Huawei's Number 2 pays US$ 7.5 million to be released on bail. She will have to stay in Vancouver wearing a GPS bracelet until her trial. Michael Kovrig, a former Canadian diplomat, is being held in China but nothing else is known of his fate. The trade war goes beyond Beijing and Washington and could cause serious harm, WTO warns.
Vancouver (AsiaNews/Agencies) – Cheers and tears followed a ruling by a Vancouver judge this morning to release on bail of Sabrina Meng Wanzhou, Huawei’s number 2, who was arrested on 1st December on charges of dealings with Iran circumventing the US embargo. Although free, she could still be extradited to the United States to stand trial.
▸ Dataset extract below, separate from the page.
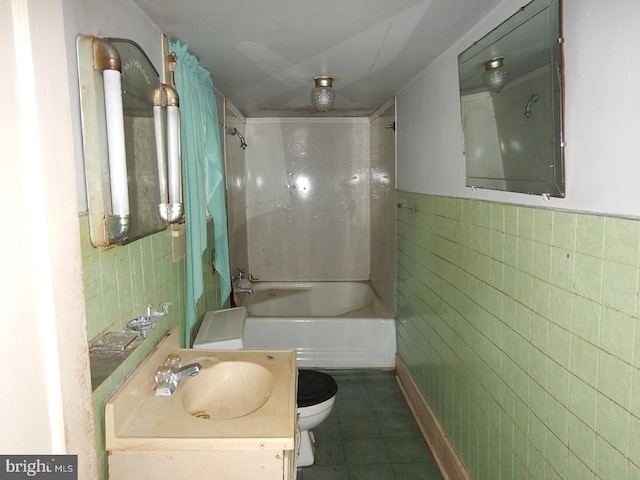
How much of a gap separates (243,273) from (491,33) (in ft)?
9.26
Judge William Ehrcke set bail at C$ 10 million (US$ 7.5 million) and ordered that Meng wear a GPS ankle bracelet, which notifies police of the wearer’s movements. She was told not to approach the city’s airport.
Meng’s husband Liu Xiaozong pumped his fist in victory even if their home was put up as bail collateral. Many of Meng’s Chinese supporters offered money or real estate to secure her release. The judge set an extradition hearing for 6 February 2019.
Beijing called on both Ottawa and Washington to immediately explain the reasons for Meng's detention, whilst the Chinese Embassy in Canada said in a statement that "such kind of actions [. . .] seriously harmed the human rights" of the person in question.
A few hours before the hearing, a former Canadian diplomat, Michael Kovrig, who is now a consultant for the International Crisis Group in China, went missing in Beijing.
“Michael was detained on Monday night in Beijing by the Beijing Bureau of Chinese State Security,” the group said in a statement.
Coming nine days after Sabrina Meng's arrest, Kovrig’s detention seems to be China’s tough response to the arrest of the Chinese businesswoman in Canada.
This tit-for-tat could widen the rift between China and the United States and Canada, which are partly on side on economic sanctions against Chinese products.
Meanwhile, the ongoing trade war worries World Trade Organisation (WTO), which warned that its members have applied 137 new trade-restrictive measures during the year that ended in October, up from 108.
These trade-restrictive measures amount to US$ 588 billion, more than seven times larger than a year ago.
“This proliferation of trade restrictive measures and the uncertainty created by such actions could place economic recovery in jeopardy,” said WTO director general Roberto Azevedo.